S&P Global Ratings warned the corporate last week that it faces a downgrade to junk status as suspended production of Boeing's best-selling 737 Max in addition to its 767 and 777 is costing the corporate greater than $1 billion a month. The estimate includes previously announced cost reductions similar to temporary furloughs, a hiring freeze and a halt to most orders for affected aircraft.

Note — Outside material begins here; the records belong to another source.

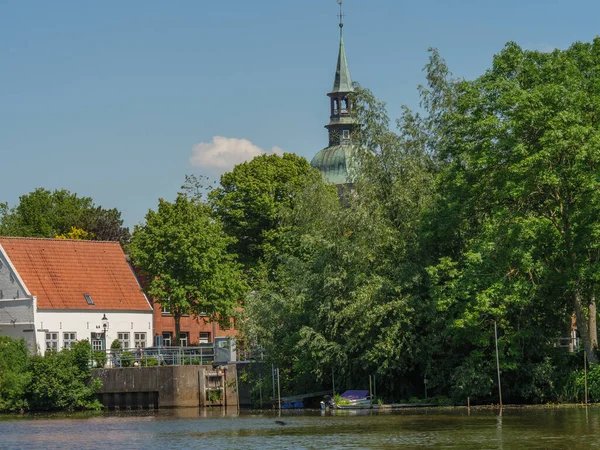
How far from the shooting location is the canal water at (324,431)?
39531mm

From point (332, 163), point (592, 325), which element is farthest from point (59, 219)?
point (592, 325)

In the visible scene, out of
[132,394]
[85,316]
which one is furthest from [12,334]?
[132,394]

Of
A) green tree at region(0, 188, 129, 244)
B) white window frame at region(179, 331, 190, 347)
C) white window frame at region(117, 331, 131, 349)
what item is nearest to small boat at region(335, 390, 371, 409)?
white window frame at region(117, 331, 131, 349)

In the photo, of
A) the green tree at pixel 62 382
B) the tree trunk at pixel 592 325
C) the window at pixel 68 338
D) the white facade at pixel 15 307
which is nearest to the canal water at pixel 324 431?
the tree trunk at pixel 592 325

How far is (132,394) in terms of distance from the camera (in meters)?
65.5

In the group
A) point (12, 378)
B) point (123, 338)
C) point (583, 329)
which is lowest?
point (12, 378)

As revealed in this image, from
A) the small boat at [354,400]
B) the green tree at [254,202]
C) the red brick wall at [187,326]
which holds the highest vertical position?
the green tree at [254,202]

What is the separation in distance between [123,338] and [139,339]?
1386mm

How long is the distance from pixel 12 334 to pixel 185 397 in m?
14.5

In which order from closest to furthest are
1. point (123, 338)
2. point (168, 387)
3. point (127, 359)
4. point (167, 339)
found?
point (168, 387) < point (127, 359) < point (123, 338) < point (167, 339)

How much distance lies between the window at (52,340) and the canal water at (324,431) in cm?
1616

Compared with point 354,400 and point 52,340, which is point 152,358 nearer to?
point 52,340

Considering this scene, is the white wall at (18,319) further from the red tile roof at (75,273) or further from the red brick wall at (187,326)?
the red brick wall at (187,326)

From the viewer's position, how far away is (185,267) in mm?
74688
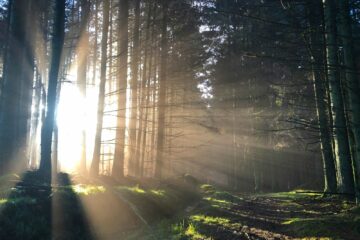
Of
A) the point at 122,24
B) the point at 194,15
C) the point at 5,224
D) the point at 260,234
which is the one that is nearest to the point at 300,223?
the point at 260,234

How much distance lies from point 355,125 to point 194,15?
47.2 ft

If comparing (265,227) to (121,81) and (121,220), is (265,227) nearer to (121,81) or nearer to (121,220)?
(121,220)

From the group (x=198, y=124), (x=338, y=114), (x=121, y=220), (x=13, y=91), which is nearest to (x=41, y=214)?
(x=121, y=220)

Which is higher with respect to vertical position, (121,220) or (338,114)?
(338,114)

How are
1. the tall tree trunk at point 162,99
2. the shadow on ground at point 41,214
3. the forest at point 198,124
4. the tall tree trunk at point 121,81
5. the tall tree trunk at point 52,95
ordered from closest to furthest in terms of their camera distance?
the shadow on ground at point 41,214, the forest at point 198,124, the tall tree trunk at point 52,95, the tall tree trunk at point 121,81, the tall tree trunk at point 162,99

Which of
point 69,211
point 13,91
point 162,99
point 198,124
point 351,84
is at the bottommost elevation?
point 69,211

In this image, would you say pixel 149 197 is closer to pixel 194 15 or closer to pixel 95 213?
pixel 95 213

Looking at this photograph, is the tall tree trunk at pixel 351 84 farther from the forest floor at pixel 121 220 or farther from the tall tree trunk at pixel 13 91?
the tall tree trunk at pixel 13 91

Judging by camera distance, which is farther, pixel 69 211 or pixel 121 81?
pixel 121 81

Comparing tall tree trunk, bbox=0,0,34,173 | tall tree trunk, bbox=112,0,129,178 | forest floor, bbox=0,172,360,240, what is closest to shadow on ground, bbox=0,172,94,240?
forest floor, bbox=0,172,360,240

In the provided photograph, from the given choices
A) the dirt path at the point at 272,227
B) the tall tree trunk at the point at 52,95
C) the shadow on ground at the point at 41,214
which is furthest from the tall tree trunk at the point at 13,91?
the dirt path at the point at 272,227

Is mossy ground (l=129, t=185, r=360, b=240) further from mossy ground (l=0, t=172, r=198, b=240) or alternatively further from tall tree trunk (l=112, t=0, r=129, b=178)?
tall tree trunk (l=112, t=0, r=129, b=178)

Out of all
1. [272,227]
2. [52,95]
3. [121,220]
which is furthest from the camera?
[52,95]

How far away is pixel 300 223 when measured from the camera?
730 centimetres
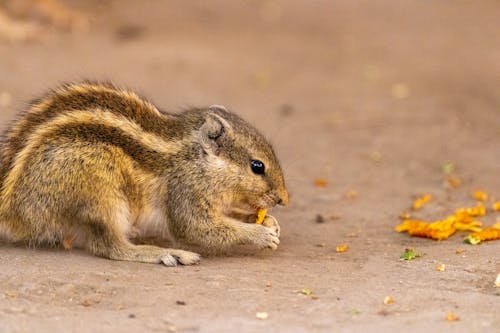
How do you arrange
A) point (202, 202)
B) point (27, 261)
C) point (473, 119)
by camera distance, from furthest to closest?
1. point (473, 119)
2. point (202, 202)
3. point (27, 261)

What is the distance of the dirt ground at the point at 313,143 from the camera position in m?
6.65

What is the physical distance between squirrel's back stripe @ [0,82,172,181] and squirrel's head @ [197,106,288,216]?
0.39 metres

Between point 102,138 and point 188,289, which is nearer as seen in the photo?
point 188,289

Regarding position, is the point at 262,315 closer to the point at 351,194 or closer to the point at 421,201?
the point at 421,201

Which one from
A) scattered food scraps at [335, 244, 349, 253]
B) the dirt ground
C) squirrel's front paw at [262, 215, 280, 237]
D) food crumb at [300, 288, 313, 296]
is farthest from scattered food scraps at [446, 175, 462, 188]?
food crumb at [300, 288, 313, 296]

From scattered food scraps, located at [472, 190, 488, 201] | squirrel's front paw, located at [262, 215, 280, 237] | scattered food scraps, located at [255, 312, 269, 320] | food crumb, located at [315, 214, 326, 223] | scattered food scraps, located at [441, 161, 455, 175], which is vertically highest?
scattered food scraps, located at [441, 161, 455, 175]

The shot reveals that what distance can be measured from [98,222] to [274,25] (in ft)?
31.8

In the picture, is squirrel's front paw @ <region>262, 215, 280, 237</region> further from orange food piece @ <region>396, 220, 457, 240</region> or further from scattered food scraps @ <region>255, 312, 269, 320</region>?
scattered food scraps @ <region>255, 312, 269, 320</region>

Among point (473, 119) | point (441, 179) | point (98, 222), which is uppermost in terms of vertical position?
point (473, 119)

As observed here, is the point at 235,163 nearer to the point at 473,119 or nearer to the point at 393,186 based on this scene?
the point at 393,186

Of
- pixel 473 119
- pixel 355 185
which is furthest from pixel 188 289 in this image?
pixel 473 119

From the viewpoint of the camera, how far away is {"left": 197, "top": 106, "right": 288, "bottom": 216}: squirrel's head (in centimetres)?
809

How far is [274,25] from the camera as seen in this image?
662 inches

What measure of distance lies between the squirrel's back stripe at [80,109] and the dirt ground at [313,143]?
35.3 inches
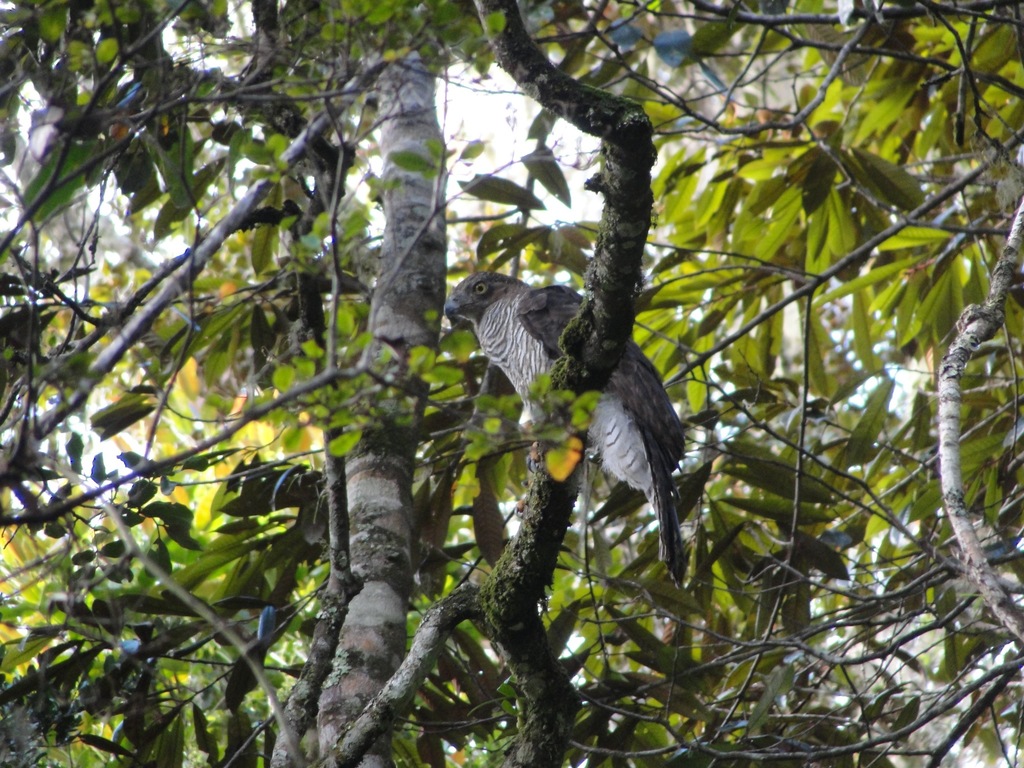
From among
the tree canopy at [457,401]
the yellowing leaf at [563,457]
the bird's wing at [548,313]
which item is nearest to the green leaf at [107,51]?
the tree canopy at [457,401]

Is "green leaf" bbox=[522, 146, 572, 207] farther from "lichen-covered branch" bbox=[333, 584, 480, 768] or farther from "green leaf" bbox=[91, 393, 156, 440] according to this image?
"lichen-covered branch" bbox=[333, 584, 480, 768]

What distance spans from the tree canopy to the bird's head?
0.58 metres

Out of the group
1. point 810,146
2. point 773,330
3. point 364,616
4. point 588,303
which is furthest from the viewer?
point 773,330

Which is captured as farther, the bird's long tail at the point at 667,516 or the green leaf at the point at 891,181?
the green leaf at the point at 891,181

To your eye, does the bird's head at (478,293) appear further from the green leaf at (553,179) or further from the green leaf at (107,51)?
the green leaf at (107,51)

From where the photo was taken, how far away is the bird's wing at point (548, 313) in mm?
4031

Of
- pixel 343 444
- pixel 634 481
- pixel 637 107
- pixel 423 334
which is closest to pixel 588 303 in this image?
pixel 637 107

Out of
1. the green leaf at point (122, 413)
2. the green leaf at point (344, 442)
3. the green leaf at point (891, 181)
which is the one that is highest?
the green leaf at point (891, 181)

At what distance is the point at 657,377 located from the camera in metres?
4.02

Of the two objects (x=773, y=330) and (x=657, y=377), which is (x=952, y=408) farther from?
(x=773, y=330)

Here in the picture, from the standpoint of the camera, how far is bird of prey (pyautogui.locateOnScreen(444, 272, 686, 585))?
3623 millimetres

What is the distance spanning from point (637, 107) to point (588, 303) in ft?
1.52

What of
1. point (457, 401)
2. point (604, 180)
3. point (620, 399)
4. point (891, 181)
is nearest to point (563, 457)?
point (457, 401)

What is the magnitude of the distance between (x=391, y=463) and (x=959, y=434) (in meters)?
1.59
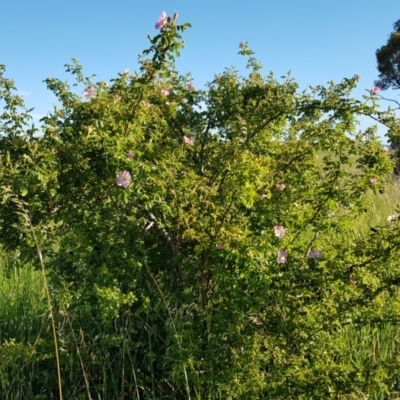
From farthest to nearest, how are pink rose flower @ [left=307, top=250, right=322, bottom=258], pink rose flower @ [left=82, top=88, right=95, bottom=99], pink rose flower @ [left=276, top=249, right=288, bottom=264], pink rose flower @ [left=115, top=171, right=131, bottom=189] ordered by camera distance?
pink rose flower @ [left=82, top=88, right=95, bottom=99] < pink rose flower @ [left=307, top=250, right=322, bottom=258] < pink rose flower @ [left=276, top=249, right=288, bottom=264] < pink rose flower @ [left=115, top=171, right=131, bottom=189]

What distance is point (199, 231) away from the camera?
93.8 inches

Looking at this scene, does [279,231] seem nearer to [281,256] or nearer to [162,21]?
[281,256]

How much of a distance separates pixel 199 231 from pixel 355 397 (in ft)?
2.86

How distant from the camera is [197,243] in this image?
97.1 inches

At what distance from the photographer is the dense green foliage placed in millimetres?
2279

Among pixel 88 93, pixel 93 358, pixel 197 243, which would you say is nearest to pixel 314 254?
A: pixel 197 243

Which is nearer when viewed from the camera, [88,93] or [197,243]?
[197,243]

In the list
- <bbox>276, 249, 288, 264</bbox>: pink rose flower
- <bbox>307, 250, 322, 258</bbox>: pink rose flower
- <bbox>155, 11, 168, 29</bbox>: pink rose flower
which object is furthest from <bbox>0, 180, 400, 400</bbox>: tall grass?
<bbox>155, 11, 168, 29</bbox>: pink rose flower

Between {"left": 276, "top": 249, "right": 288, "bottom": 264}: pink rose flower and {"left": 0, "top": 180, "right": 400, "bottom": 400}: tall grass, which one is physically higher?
{"left": 276, "top": 249, "right": 288, "bottom": 264}: pink rose flower

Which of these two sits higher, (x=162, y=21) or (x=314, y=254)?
(x=162, y=21)

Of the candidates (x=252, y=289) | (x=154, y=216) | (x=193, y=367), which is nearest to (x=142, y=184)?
(x=154, y=216)

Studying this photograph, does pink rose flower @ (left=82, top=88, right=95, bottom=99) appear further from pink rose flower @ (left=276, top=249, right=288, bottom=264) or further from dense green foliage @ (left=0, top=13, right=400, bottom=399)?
pink rose flower @ (left=276, top=249, right=288, bottom=264)

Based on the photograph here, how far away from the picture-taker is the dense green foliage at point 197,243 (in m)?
2.28

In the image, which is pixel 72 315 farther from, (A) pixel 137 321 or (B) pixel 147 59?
(B) pixel 147 59
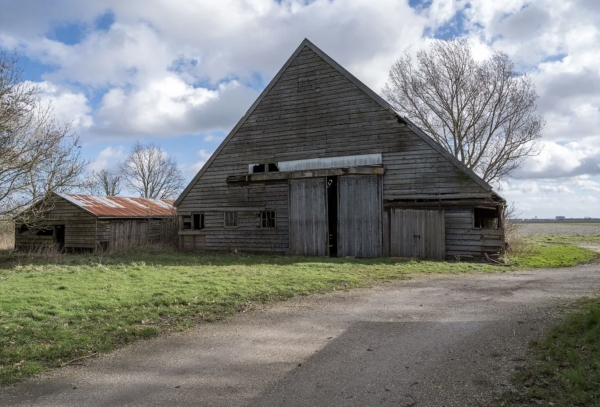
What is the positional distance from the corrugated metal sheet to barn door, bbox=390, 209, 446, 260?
2.65 metres

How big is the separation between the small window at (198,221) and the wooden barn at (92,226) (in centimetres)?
496

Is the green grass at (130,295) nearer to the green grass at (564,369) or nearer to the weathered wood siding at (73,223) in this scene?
the green grass at (564,369)

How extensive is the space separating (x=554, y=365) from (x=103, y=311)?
800 centimetres

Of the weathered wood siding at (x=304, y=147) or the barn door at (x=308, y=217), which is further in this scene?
the barn door at (x=308, y=217)

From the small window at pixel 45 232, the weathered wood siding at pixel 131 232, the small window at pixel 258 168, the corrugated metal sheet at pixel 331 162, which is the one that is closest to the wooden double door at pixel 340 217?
the corrugated metal sheet at pixel 331 162

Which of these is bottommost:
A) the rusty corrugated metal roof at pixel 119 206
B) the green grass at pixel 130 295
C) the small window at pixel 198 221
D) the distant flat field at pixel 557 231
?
the distant flat field at pixel 557 231

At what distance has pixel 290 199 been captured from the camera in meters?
21.6

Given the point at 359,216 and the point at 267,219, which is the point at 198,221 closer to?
the point at 267,219

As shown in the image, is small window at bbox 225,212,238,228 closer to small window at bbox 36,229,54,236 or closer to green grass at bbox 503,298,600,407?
small window at bbox 36,229,54,236

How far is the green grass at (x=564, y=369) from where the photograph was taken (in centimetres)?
428

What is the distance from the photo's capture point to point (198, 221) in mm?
24328

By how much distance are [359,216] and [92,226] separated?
19.4m

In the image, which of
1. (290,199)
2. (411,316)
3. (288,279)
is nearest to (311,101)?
(290,199)

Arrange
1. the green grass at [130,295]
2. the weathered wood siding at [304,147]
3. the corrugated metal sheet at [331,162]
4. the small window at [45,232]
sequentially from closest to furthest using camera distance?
the green grass at [130,295]
the weathered wood siding at [304,147]
the corrugated metal sheet at [331,162]
the small window at [45,232]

Boeing has faced “quality, labor relations, program execution and cash burn issues that appear to have resulted in a continuous vicious cycle,” Bank of America aerospace analyst Ron Epstein said in a note Friday. He said Boeing's early financial announcement on Friday likely indicated it was planning an equity raise of as much as $15 billion.

The announced job cuts come as Boeing and the remaining of the aerospace supply chain worked to rent and train latest machinists and other specialists following buyouts and layoffs of hundreds of employees in the course of the pandemic.

The instability at Boeing could extend to its suppliers. Boeing's 737 fuselage maker, Spirit AeroSystemsis considering furloughing employees as a part of its contingency plans to chop costs, a spokesman said, adding it had not yet made any decisions. Boeing is within the technique of taking on this company.

“They're probably telling us a story about cost savings that they're pushing through,” Aboulafia said of Boeing's recent cost cuts. “When did things not working stop them from trying again?”